Dispersion is the fact that light pulses spread out while they travel along a fiber. This fact occurs because the speed of light in the fiber depends on its wavelength (color of the light) and the propagation mode.

The light pulses in optical fibers are actually composed of a small range of wavelengths (colors). Practically, no light source can generate a pure single colored light. They always generate light in either narrow wavelength range (such as a semiconductor laser) or relative broad range (such as a LED).

Different wavelength of light travel in optical fibers at different speed. This means some light arrive at the receiver a bit later then others. This fact makes the received light pulses broader than at the transmitter side. This pulse broadening (spread out) is called dispersion.

Dispersion can also be caused by multimode transmission (different mode travels at different speed), the dependence of refractive index on wavelength, variations in waveguide (optical fiber) properties with wavelength, and transmission of two different polarizations of light (PMD) through single mode fibers.

:: Dispersion's impact on bit rate in fiber optic digital communication system

Like power loss in a fiber optic link (attenuation), dispersion can limit the distance a lightwave signal can travel through an optical fiber. But different than attenuation, dispersion does not weaken a signal, it makes the signal blurry.

For example, if you send out a 1 millisecond width pulse but the pulse spreads to 10 milliseconds at the end of the fiber, then signals blur together in time that the signal becomes unintelligible.

The degree of signal blurry (signal overlap) at which pulse dispersion causes problems in digital systems depends on the design. But one rough guideline for estimating maximum bit rate is that the interval between pulses should be four times the dispersion (signal delay).
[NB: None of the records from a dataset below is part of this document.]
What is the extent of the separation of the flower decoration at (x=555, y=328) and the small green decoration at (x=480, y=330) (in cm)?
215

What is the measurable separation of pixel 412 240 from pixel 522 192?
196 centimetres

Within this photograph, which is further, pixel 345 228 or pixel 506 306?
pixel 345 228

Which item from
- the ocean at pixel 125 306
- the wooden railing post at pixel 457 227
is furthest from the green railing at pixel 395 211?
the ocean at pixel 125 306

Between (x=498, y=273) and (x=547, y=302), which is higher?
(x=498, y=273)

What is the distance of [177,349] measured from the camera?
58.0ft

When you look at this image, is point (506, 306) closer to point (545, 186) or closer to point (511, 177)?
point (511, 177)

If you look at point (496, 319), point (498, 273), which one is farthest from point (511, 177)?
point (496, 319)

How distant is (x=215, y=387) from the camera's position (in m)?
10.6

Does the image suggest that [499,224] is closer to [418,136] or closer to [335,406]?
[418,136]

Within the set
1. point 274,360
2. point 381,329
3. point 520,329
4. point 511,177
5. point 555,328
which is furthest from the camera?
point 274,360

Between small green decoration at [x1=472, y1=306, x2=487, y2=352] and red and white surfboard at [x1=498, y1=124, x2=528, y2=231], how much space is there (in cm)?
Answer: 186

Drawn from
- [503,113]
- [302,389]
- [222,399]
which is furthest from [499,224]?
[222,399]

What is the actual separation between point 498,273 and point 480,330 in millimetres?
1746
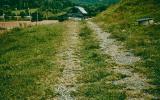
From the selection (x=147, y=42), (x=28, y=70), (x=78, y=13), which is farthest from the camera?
(x=78, y=13)

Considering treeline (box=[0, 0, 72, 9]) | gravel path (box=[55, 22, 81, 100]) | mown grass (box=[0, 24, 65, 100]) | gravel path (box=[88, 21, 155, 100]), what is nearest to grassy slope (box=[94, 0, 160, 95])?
gravel path (box=[88, 21, 155, 100])

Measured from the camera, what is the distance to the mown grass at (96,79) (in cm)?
1753

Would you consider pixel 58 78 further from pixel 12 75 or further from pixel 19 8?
pixel 19 8

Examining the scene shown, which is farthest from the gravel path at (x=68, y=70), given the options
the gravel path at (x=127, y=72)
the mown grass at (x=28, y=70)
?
the gravel path at (x=127, y=72)

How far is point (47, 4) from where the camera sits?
184250 millimetres

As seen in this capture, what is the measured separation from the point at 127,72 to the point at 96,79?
2.18 metres

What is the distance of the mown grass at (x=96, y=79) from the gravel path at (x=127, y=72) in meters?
0.54

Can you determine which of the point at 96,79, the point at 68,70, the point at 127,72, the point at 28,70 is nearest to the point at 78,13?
the point at 28,70

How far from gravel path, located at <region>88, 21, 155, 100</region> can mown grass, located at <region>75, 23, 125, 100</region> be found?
1.76 feet

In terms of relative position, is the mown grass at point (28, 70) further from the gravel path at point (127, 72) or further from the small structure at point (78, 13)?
the small structure at point (78, 13)

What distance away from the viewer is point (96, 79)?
2072 cm

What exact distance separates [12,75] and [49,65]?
307cm

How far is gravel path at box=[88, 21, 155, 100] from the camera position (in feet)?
57.4

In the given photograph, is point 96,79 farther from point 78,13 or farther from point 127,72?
point 78,13
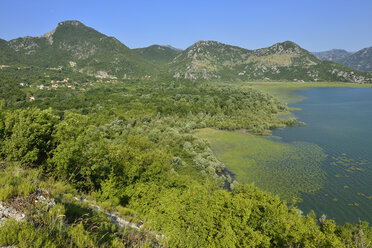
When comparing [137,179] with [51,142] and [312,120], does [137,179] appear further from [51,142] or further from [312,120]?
[312,120]

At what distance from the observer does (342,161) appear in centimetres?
5406

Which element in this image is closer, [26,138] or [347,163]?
[26,138]

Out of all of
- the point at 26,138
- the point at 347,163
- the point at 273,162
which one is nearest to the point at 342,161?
the point at 347,163

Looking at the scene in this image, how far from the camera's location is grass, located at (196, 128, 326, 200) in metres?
43.2

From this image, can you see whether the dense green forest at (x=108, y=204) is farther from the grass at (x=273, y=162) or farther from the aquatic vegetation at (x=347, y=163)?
the aquatic vegetation at (x=347, y=163)

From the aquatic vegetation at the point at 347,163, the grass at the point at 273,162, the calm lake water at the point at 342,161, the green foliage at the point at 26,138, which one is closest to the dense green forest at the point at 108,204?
the green foliage at the point at 26,138

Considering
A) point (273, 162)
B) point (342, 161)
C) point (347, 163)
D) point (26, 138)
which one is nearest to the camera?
point (26, 138)

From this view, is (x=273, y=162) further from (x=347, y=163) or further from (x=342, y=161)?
(x=347, y=163)

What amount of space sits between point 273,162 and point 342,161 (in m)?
19.2

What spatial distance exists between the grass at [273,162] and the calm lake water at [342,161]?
245 cm

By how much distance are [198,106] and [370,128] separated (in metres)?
79.8

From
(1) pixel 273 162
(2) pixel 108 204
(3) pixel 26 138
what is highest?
(3) pixel 26 138

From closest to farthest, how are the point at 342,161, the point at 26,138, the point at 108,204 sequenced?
the point at 108,204 < the point at 26,138 < the point at 342,161

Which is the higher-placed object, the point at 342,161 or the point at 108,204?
the point at 108,204
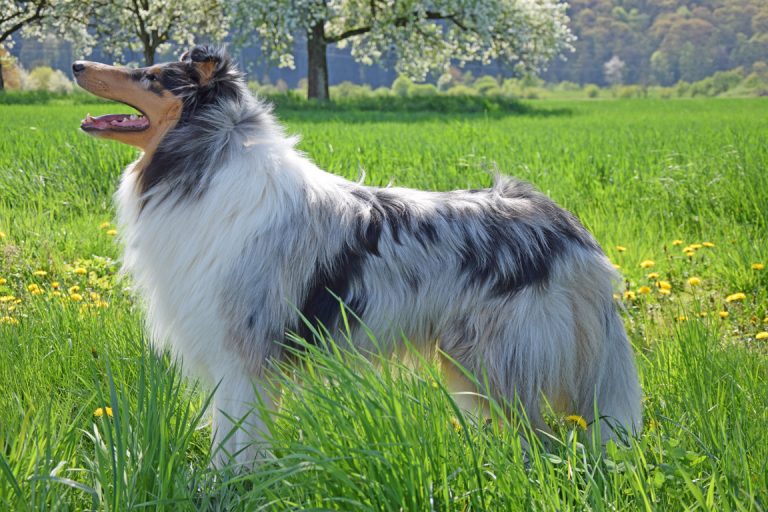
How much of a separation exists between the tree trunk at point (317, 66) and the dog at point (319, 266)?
23.8m

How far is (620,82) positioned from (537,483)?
4446 inches

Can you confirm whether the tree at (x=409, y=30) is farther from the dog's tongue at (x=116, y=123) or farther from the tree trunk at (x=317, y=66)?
the dog's tongue at (x=116, y=123)

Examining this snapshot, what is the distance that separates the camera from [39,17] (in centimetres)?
3203

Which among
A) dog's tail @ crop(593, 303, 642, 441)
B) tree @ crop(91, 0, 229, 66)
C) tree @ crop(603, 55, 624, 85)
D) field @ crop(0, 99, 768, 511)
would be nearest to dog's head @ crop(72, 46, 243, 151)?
field @ crop(0, 99, 768, 511)

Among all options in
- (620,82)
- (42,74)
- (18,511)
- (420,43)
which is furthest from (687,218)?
(620,82)

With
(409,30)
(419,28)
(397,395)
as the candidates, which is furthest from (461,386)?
(419,28)

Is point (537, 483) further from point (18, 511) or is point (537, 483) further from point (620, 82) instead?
point (620, 82)

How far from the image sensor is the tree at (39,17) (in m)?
31.4

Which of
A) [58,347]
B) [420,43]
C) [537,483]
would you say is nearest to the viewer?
[537,483]

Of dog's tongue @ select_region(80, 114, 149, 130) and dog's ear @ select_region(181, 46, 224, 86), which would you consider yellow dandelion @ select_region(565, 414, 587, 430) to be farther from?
dog's tongue @ select_region(80, 114, 149, 130)

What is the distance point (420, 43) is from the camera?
2775cm

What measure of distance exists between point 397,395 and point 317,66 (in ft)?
82.5

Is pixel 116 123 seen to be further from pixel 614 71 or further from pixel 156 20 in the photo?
pixel 614 71

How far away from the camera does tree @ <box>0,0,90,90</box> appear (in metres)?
31.4
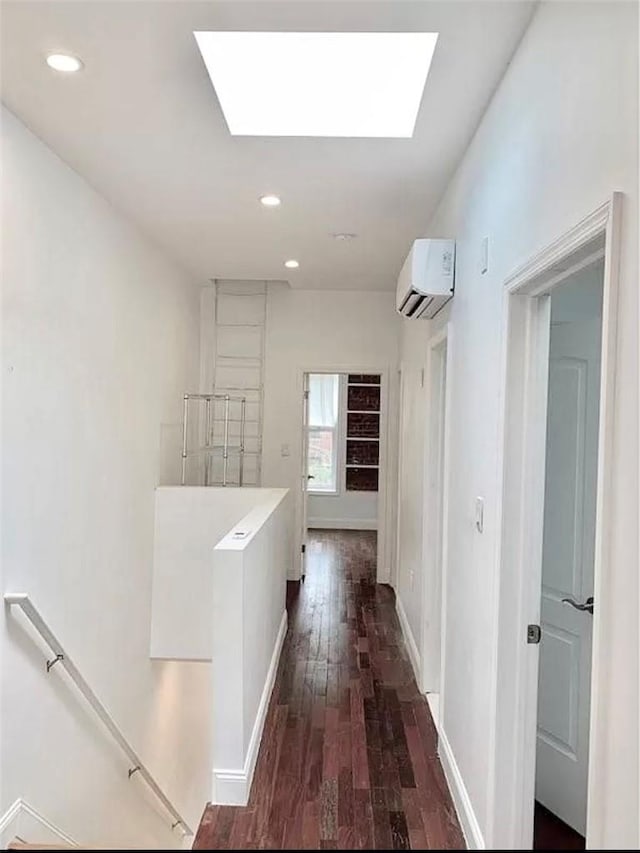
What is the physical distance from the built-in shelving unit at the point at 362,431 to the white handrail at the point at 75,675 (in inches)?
229

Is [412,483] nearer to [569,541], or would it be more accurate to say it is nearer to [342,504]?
[569,541]

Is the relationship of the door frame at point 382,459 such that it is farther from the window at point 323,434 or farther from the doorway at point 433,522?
the window at point 323,434

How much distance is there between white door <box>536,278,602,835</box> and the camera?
8.26 feet

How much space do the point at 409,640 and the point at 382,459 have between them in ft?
6.69

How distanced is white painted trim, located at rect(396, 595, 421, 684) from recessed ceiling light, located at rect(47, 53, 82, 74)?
11.4 feet

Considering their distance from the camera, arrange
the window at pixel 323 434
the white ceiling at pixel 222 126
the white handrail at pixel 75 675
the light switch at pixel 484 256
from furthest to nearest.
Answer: the window at pixel 323 434 → the white handrail at pixel 75 675 → the light switch at pixel 484 256 → the white ceiling at pixel 222 126

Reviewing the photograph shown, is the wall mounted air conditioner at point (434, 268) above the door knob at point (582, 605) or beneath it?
above

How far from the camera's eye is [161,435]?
4.82m

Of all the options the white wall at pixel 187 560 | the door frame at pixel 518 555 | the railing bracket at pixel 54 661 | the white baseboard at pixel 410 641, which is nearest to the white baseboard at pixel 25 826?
the railing bracket at pixel 54 661

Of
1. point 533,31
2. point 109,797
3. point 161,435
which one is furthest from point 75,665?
point 533,31

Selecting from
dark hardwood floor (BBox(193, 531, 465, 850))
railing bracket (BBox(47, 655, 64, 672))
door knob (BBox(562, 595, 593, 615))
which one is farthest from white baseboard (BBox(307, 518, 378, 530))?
door knob (BBox(562, 595, 593, 615))

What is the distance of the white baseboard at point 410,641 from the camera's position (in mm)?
4016

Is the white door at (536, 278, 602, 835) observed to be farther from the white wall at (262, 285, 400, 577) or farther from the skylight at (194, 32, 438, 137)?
the white wall at (262, 285, 400, 577)

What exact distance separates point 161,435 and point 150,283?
1.09 m
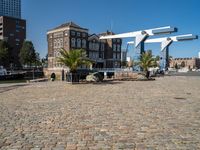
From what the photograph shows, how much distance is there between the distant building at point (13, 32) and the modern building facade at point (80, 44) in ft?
111

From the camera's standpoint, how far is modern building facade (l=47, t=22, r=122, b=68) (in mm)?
70688

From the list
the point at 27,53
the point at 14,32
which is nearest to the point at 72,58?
the point at 27,53

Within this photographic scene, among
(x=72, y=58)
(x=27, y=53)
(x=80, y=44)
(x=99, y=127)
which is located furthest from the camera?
(x=27, y=53)

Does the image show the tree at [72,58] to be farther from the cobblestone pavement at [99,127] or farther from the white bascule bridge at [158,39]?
the white bascule bridge at [158,39]

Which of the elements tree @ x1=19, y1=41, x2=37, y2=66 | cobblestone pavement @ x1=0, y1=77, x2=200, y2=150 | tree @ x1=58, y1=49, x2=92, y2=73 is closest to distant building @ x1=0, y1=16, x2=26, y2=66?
tree @ x1=19, y1=41, x2=37, y2=66

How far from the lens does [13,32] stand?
108 metres

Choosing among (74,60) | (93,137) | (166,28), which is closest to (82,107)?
(93,137)

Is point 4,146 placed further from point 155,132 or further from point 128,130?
point 155,132

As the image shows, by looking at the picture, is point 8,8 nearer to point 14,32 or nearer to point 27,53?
point 14,32

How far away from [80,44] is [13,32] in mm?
46487

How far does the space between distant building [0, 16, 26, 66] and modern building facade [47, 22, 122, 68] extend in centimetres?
3376

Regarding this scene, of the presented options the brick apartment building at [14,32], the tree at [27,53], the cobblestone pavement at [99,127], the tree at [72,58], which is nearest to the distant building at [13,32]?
the brick apartment building at [14,32]

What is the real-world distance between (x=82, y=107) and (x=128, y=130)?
418 centimetres

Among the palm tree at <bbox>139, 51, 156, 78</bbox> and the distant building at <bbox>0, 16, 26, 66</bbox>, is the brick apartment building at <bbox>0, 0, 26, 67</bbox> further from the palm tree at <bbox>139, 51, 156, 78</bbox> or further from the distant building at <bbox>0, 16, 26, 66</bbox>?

It can be given as

Maximum Bit Rate = 1/(4 x Dispersion)

:: What is polarization mode dispersion then?

1. Polarization mode and polarization mode dispersion (PMD)

In single mode fibers, light pulses are actually composed of two distinct polarization modes. The electric field vector of the two modes are perpendicular to one another, or called orthogonal. Normally the two polarization modes behave just the same in the fiber which means they can not be distinguished.

But that is only the theory with a perfect symmetrical fiber and no outside force on the fiber. Since the world is not perfect and neither is the fiber, these two polarization modes do behave differently in real world fibers.

Stresses within the fiber, and outside forces applied to the fiber cause the refractive index of glass to differ slightly for these two polarization modes. This phenomenon is called birefringence.

Birefringence makes these two polarization modes travel at slightly different speed. This speed difference broadens lightwave signal just as other dispersions and this fact is called Polarization Mode Dispersion (PMD).

2. PMD and its impact on single mode fiber optic systems

The potential effects of polarization mode dispersion became significant only a few years ago when high speed fiber optic digital communication systems came to play, such as the 40Gbit/s systems.

Polarization mode dispersion (PMD) is smaller in magnitude than other types of dispersions, but it is more difficult to compensate for, at least until now. PMD becomes a problem in systems with data rates higher than 2.5Gbit/s. PMD makes more challenge to sending higher data rates over long distance.